Na primeira semana de setembro, o Ibovespa teve alta e fechou o pregão da última sexta em 101.241,73. Isso, porém, foi praticamente irrisório para compensar as expressivas perdas do primeiro trimestre do ano, o pior da história do índice, que tinha encerrado 2019 com 115.645,34 pontos. Com isso, a queda acumulada em 2020 está em 14,23%.

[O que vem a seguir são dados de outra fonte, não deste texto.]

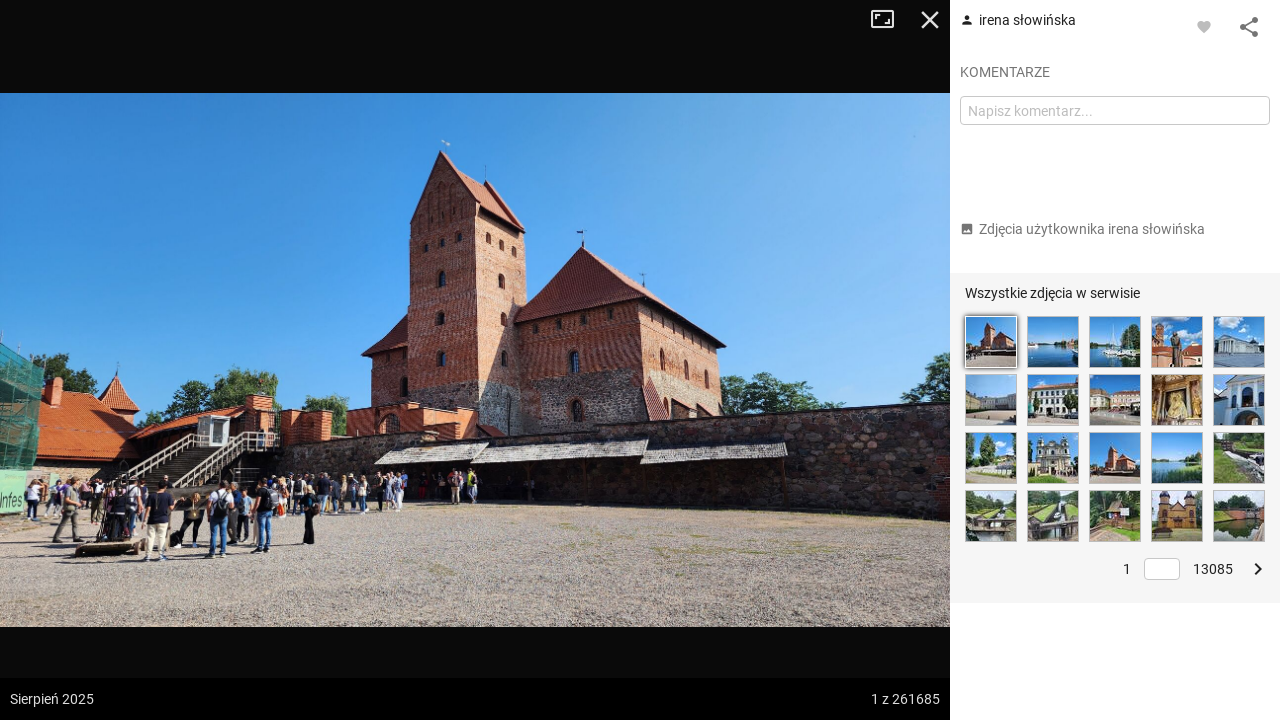

--- FILE ---
content_type: application/javascript; charset=utf-8
request_url: https://fundingchoicesmessages.google.com/f/AGSKWxWKcqboTUtiPftkJp9dqZXjz3JMTNkAhgI6PXsvpSuIWRoUXUPPxvDhf31RbZft8Lm-yn5wO24vubQVmArQ-0Mw7eTMRecb3F21heLyatuK1vB3wMb3ihvKv2WzA1Pm6bNYw7TBibNjN1IZ5VqOQSZIuSffj6qAVcq4CeeRArTtiztv1sSLKzfAWDxN/_/adjug./banner_view./p2-header-ad-/usernext./sponsorshipimage-
body_size: -1291
content:
window['8534c5bc-3040-4839-823a-df509ba6b163'] = true;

Essa tímida recuperação ocorreu em uma semana em que o governo federal enviou ao Congresso a proposta de reforma administrativa, mas também de queda histórica do Produto Interno Bruto (PIB) do país, que recuou 9,7% no segundo trimestre de 2020, deixando o PIB no mesmo patamar do fim de 2009.

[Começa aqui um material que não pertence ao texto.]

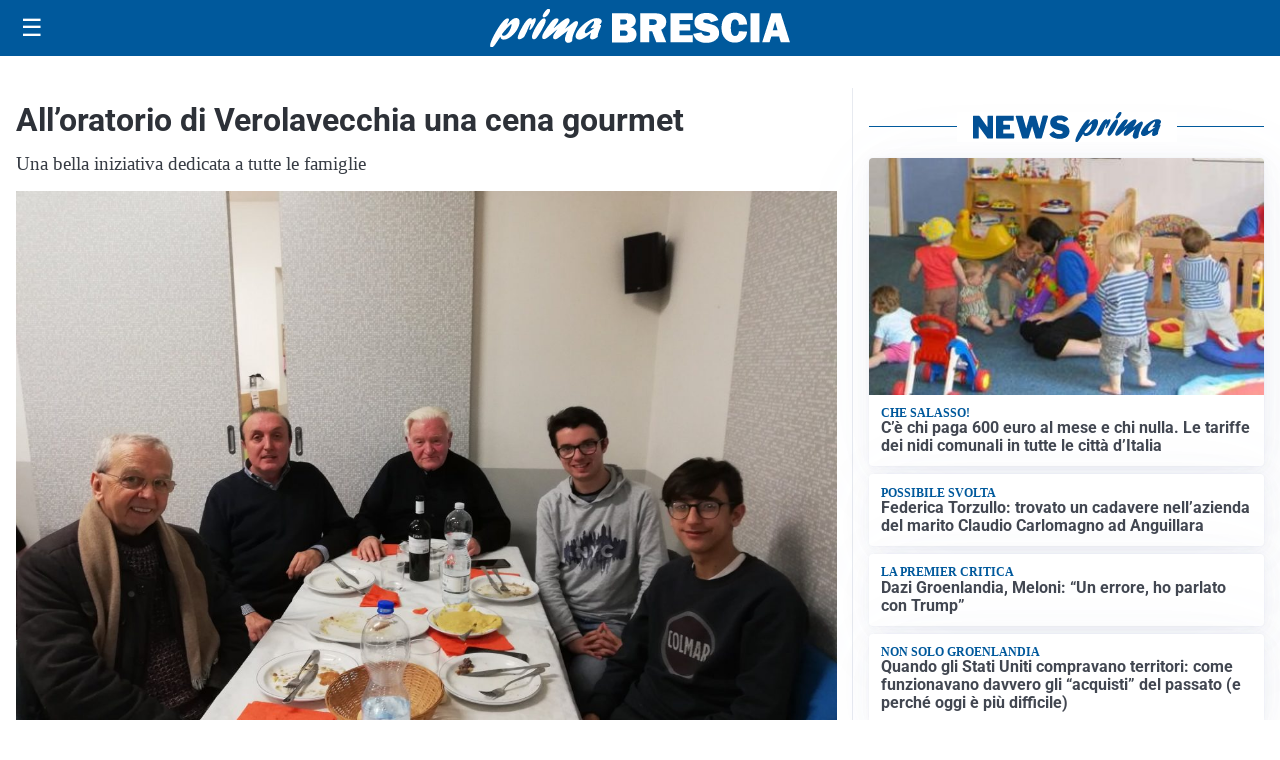

--- FILE ---
content_type: text/html; charset=utf8
request_url: https://primabrescia.it/media/my-theme/widgets/list-posts/sidebar-business-pmi.html?ts=29479016
body_size: 502
content:
<div class="widget-title-img"><img src="https://format.netweek.it/media/loghi/business-pmi.svg" alt="Logo Business PMI" class="widget-logo logo-light-and-dark" /></div>
<div class="widget-sidebar-featured-poi-lista">
            
                    <article class="featured">
                <a href="https://primabrescia.it/rubriche/business-pmi/pnggroup-herman-spa-sta-rivoluzionando-il-settore-dellospitalita/">
                                            <figure><img width="480" height="300" src="https://primabrescia.it/media/2026/01/png-group-480x300.jpg" class="attachment-thumbnail size-thumbnail wp-post-image" alt="PNGGROUP &#8211; HERMAN SPA  &#8211;  Sta rivoluzionando il settore dell&#8217;ospitalità" loading="lazy" sizes="(max-width: 480px) 480px, (max-width: 1024px) 640px, 1280px" decoding="async" /></figure>
                                        <div class="post-meta">
                                                    <span class="lancio">Business Pmi</span>
                                                <h3>PNGGROUP &#8211; HERMAN SPA  &#8211;  Sta rivoluzionando il settore dell&#8217;ospitalità</h3>
                    </div>
                </a>
            </article>
            </div>

<div class="widget-footer"><a role="button" href="/rubriche/business-pmi/" class="outline widget-more-button">Altre notizie</a></div>

--- FILE ---
content_type: text/html; charset=utf8
request_url: https://primabrescia.it/media/my-theme/widgets/list-posts/sidebar-video-piu-visti.html?ts=29479016
body_size: 615
content:
<div class="widget-title"><span>Video più visti</span></div>
<div class="widget-sidebar-featured-poi-lista">
            
                    <article class="featured">
                <a href="https://primabrescia.it/cronaca/la-fiamma-olimpica-parte-da-desenzano/">
                                            <figure><img width="480" height="300" src="https://primabrescia.it/media/2026/01/Screenshot-2026-01-18-095504-480x300.jpeg" class="attachment-thumbnail size-thumbnail wp-post-image" alt="La Fiamma olimpica parte da Desenzano" loading="lazy" sizes="(max-width: 480px) 480px, (max-width: 1024px) 640px, 1280px" decoding="async" /></figure>
                                        <div class="post-meta">
                                                    <span class="lancio">Eventi</span>
                                                <h3>La Fiamma olimpica parte da Desenzano</h3>
                    </div>
                </a>
            </article>
                    
                    <article class="compact">
                <a href="https://primabrescia.it/cronaca/roccafranca-a-fuoco-un-furgoncino-per-il-trasporto-disabili/">
                    <div class="post-meta">
                                                    <span class="lancio">Incendio</span>
                                                <h3>Roccafranca: a fuoco un furgoncino per il trasporto disabili</h3>
                    </div>
                </a>
            </article>
                    
                    <article class="compact">
                <a href="https://primabrescia.it/cronaca/fiamme-gialle-sequestrati-oltre-160-chilogrammi-di-cocaina-che-viaggiava-su-un-tir-due-in-manette/">
                    <div class="post-meta">
                                                    <span class="lancio">La scoperta</span>
                                                <h3>Fiamme Gialle: sequestrati oltre 160 chilogrammi di cocaina che viaggiava su un tir, due in manette</h3>
                    </div>
                </a>
            </article>
            </div>

<div class="widget-footer"><a role="button" href="/multimedia/video/" class="outline widget-more-button">Altri video</a></div>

O ministro da Economia, Paulo Guedes, porém, definiu a retração como o “barulho do raio” que caiu em abril e assegurou que o país está “decolando em V”. Mas ele tem o difícil desafio de unir produção, consumo, necessidade de extensão do auxílio emergencial e cumprimento do teto de gastos.

Fora do Brasil
Entre as principais cervejarias do mundo, por sua vez, o destaque foi para a alta da ação da Anheuser-Busch InBev – multinacional fruto da fusão da belga Interbrew com a Ambev – na Europa. O papel da AB-Inbev começou o mês custando 46,12 euros e encerrou agosto com o valor de 48,81 euros. A valorização, portanto, foi de 5,83% no período.

Já a ação da Heineken teve resultado oposto ao fechar agosto cotada a 77,56 euros. Como havia terminado julho valendo 82,24 euros, a baixa foi de 5,69% no oitavo mês de 2020.